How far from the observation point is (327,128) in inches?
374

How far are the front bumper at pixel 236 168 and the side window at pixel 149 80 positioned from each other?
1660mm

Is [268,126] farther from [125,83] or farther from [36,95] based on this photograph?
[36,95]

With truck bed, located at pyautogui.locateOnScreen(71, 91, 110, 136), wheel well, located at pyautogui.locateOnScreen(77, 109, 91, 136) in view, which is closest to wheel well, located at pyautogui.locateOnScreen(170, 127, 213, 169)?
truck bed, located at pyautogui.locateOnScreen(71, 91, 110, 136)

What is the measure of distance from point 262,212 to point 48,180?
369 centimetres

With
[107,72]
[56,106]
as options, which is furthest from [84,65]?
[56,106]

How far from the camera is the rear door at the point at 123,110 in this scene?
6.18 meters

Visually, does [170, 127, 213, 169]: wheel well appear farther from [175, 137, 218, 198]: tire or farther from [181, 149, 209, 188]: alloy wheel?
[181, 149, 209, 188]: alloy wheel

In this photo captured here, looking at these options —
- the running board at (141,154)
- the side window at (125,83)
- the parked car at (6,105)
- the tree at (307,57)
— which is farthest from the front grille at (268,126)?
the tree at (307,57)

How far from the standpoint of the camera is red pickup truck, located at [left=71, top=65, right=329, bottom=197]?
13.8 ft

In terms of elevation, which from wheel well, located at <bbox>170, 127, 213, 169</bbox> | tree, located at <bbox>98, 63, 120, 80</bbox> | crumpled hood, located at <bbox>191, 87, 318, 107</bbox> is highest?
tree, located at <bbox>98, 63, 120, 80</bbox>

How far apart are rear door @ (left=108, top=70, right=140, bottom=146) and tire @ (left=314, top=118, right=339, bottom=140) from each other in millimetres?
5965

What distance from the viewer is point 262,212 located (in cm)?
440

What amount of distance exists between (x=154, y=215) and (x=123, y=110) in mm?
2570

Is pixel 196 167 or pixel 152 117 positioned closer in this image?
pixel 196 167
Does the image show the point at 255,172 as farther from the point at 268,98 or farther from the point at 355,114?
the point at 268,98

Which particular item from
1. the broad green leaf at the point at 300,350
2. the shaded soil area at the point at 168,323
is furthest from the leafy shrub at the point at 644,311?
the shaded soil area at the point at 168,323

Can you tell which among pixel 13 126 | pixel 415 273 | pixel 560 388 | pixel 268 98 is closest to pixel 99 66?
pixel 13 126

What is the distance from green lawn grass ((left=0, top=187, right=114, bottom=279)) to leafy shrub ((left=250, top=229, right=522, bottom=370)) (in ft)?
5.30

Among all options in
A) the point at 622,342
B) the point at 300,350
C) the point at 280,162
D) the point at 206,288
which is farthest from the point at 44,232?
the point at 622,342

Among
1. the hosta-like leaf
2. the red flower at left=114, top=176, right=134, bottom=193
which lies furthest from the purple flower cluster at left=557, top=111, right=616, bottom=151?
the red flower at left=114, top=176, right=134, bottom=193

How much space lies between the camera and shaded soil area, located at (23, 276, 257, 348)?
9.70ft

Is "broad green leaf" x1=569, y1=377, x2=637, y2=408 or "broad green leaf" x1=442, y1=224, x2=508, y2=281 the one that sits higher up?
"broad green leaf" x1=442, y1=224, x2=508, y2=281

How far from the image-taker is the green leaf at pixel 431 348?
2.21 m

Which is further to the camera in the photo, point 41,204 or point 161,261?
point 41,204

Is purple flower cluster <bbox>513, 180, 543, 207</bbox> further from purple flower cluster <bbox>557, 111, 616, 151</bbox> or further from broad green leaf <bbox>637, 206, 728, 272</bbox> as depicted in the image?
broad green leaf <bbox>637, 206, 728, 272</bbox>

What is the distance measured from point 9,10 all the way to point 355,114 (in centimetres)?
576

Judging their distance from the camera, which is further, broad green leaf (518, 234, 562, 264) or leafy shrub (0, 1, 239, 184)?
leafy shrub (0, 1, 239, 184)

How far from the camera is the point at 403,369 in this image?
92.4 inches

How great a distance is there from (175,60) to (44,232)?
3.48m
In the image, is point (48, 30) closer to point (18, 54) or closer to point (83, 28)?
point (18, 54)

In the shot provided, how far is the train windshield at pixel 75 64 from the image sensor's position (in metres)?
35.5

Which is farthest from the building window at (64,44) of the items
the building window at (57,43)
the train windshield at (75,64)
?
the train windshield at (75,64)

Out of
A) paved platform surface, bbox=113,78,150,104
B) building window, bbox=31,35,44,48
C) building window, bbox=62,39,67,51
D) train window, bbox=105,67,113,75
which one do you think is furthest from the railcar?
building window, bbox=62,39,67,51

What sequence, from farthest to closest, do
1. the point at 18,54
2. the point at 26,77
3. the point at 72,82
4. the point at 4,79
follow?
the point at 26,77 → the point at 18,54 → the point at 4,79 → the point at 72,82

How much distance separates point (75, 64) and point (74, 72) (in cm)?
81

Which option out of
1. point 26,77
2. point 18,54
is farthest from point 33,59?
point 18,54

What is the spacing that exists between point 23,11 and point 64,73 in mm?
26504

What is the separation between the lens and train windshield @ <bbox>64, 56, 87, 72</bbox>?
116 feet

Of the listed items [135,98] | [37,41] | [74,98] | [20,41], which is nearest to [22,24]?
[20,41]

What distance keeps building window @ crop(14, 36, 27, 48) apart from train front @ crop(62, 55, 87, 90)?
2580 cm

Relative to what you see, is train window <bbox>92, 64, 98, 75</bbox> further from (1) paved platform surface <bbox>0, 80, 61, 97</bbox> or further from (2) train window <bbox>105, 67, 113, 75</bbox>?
== == ==
Would you quote, exactly and only, the lines from the one containing "How much distance" to the end of the entries?

How much distance separates point (75, 64) and point (74, 72) (in cm)?
81

Which option out of
1. point 26,77
2. point 18,54
is farthest from point 33,59?
point 18,54

What is the spacing that exists between point 23,11 and point 64,73 in mm?
26504

What is the separation between the lens and train windshield @ <bbox>64, 56, 87, 72</bbox>?
116 feet

Of the listed items [135,98] | [37,41] | [74,98] | [20,41], which is nearest to [22,24]?
[20,41]

What distance keeps building window @ crop(14, 36, 27, 48) apart from train front @ crop(62, 55, 87, 90)?
2580 cm

Relative to what you see, is train window <bbox>92, 64, 98, 75</bbox> further from (1) paved platform surface <bbox>0, 80, 61, 97</bbox> or further from (2) train window <bbox>105, 67, 113, 75</bbox>?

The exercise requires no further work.